** Opening Recorded data block **
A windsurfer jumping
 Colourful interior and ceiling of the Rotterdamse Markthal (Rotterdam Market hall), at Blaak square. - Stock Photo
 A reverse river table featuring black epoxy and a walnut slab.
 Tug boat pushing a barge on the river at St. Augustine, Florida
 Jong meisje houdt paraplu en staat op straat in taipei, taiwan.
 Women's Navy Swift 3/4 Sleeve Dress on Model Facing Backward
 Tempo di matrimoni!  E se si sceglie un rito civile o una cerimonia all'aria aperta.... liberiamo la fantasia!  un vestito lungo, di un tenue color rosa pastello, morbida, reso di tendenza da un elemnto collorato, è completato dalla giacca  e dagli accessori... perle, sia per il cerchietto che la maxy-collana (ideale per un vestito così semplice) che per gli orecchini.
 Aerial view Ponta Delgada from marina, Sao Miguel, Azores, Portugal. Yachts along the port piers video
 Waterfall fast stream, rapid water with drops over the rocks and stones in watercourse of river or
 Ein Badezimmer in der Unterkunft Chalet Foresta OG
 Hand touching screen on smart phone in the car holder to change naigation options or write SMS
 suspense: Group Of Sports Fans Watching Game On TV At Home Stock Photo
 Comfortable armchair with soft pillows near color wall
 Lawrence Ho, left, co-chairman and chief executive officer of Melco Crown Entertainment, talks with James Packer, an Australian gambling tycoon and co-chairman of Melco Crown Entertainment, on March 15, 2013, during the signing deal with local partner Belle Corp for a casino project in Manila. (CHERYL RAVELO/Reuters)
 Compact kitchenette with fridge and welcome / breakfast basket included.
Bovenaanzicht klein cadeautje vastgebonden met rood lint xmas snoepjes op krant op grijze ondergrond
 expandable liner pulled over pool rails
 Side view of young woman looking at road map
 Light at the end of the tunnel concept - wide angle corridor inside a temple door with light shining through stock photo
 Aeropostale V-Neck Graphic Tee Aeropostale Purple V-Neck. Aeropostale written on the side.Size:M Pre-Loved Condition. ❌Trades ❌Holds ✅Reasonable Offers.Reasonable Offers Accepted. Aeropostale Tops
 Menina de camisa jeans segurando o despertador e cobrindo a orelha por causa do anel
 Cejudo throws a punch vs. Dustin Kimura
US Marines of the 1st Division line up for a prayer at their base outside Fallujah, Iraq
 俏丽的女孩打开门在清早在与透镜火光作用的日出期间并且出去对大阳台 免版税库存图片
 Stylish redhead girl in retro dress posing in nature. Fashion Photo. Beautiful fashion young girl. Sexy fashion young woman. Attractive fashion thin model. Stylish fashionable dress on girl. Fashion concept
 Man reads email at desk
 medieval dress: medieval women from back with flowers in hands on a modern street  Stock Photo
** Closing Recorded data block **
Exercise description:
Show each line in the listing above that has "concept".

Answer space:
 Light at the end of the tunnel concept - wide angle corridor inside a temple door with light shining through stock photo
 Stylish redhead girl in retro dress posing in nature. Fashion Photo. Beautiful fashion young girl. Sexy fashion young woman. Attractive fashion thin model. Stylish fashionable dress on girl. Fashion concept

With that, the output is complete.